- Multi-scale and multi-directional feature extraction using LDH
- Pattern classification via MLP
- Sagittal planes of 3D US volumes collected with motorized transducer from 13 volunteers
97% and 94% accuracy on train and test data, respectively. For more details, please refer to the paper.
- docker
- numpy
- opencv
- No GPU!
sh build.sh
sh run.sh [data folder] [data file]
ex: sh run.sh /home/deepinfer/image_data img1.jpg
Single image with arbitrary size and .jpg .png .bmp formats OR numpy array. The numpy array can be 2D (I, J) (one image) or 3D (N, I, J) (multiple images) where N indicates the image index.
Numpy array of shape (1, 2) saved as output.npy in [data folder] in the format of [P of non-target, P of target]. In the case of 3D input, the output is in the form of (N, 1, 2) where N is the number of images in the 3D volume.

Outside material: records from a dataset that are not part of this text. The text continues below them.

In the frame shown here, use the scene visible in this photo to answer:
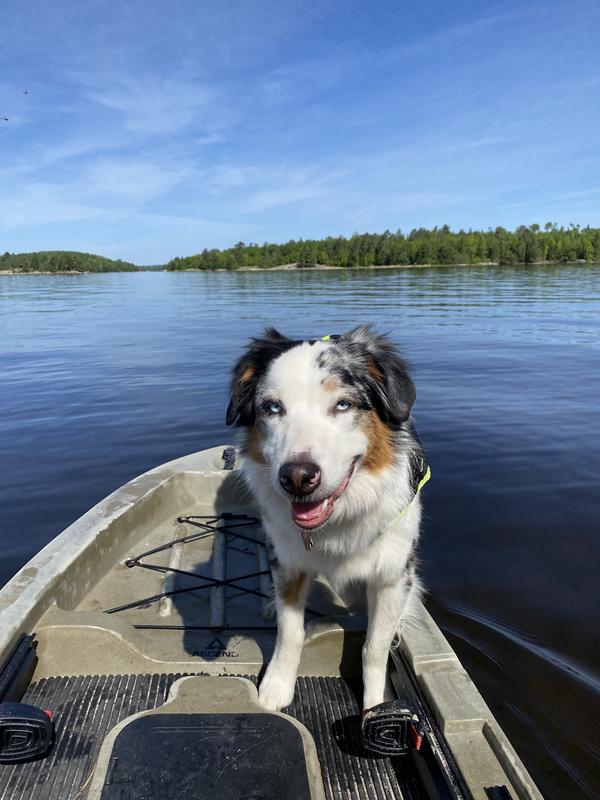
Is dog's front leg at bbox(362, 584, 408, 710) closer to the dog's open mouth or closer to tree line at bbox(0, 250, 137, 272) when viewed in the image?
the dog's open mouth

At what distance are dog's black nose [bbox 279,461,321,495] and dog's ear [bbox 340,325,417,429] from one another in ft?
2.75

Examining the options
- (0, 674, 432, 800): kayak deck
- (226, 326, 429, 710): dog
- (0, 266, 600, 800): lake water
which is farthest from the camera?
(0, 266, 600, 800): lake water

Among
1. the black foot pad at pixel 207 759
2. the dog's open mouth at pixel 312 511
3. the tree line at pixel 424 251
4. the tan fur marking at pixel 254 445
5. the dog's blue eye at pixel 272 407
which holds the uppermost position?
the tree line at pixel 424 251

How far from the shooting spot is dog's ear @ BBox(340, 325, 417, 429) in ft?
10.2

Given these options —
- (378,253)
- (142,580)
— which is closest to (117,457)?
(142,580)

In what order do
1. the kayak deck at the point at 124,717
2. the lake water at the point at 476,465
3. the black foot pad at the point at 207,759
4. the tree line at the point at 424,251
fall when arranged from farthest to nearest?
the tree line at the point at 424,251
the lake water at the point at 476,465
the kayak deck at the point at 124,717
the black foot pad at the point at 207,759

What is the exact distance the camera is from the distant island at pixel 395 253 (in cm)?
12031

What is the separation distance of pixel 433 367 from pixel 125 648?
536 inches

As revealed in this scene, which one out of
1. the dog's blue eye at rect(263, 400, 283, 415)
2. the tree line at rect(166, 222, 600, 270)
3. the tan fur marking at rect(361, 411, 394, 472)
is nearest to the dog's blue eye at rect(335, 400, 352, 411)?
the tan fur marking at rect(361, 411, 394, 472)

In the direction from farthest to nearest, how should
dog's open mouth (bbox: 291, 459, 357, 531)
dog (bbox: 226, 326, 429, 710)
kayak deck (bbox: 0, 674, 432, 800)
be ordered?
dog (bbox: 226, 326, 429, 710)
dog's open mouth (bbox: 291, 459, 357, 531)
kayak deck (bbox: 0, 674, 432, 800)

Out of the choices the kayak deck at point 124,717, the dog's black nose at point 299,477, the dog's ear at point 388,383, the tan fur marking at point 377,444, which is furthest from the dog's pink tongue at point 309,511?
the kayak deck at point 124,717

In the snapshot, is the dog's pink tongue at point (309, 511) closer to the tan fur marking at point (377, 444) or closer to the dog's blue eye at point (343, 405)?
the tan fur marking at point (377, 444)

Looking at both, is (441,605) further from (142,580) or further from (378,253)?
(378,253)

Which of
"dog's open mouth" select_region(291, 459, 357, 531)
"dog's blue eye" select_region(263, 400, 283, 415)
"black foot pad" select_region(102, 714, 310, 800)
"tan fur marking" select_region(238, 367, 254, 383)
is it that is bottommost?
"black foot pad" select_region(102, 714, 310, 800)
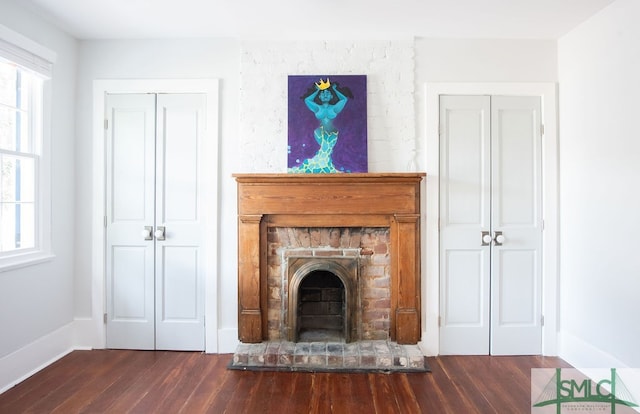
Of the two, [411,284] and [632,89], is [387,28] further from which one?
[411,284]

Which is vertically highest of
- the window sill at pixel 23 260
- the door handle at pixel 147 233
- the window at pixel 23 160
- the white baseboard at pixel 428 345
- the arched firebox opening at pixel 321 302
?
the window at pixel 23 160

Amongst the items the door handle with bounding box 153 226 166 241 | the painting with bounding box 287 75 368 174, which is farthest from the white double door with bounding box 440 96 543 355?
the door handle with bounding box 153 226 166 241

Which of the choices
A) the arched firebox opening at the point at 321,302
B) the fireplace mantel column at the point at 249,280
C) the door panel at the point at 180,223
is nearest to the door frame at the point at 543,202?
the arched firebox opening at the point at 321,302

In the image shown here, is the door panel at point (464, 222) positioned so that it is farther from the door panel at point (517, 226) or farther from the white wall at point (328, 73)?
the white wall at point (328, 73)

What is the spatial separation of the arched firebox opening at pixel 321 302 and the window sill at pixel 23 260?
6.65ft

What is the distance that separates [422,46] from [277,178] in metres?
1.67

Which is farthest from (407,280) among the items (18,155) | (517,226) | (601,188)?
(18,155)

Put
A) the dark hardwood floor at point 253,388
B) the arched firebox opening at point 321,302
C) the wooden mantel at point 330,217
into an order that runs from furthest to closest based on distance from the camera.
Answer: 1. the arched firebox opening at point 321,302
2. the wooden mantel at point 330,217
3. the dark hardwood floor at point 253,388

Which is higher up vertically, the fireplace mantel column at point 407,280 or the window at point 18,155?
the window at point 18,155

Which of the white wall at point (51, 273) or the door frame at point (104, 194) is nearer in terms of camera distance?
the white wall at point (51, 273)

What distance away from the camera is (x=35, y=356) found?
8.32ft

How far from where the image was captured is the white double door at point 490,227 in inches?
112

If you use this code and docker image, please cite:
- Pesteie, M., Abolmaesumi, P., Ashab, H. A. D., Lessoway, V. A., Massey, S., Gunka, V., & Rohling, R. N. (2015). Real-time ultrasound image classification for spine anesthesia using local directional Hadamard features. International journal of computer assisted radiology and surgery, 10(6), 901-912.
- Mehrtash, A., Pesteie, M., Hetherington, J., Behringer, P. A., Kapur, T., Wells, W. M., … & Abolmaesumi, P. (2017, March). DeepInfer: open-source deep learning deployment toolkit for image-guided therapy. In SPIE Medical Imaging (pp. 101351K-101351K). International Society for Optics and Photonics.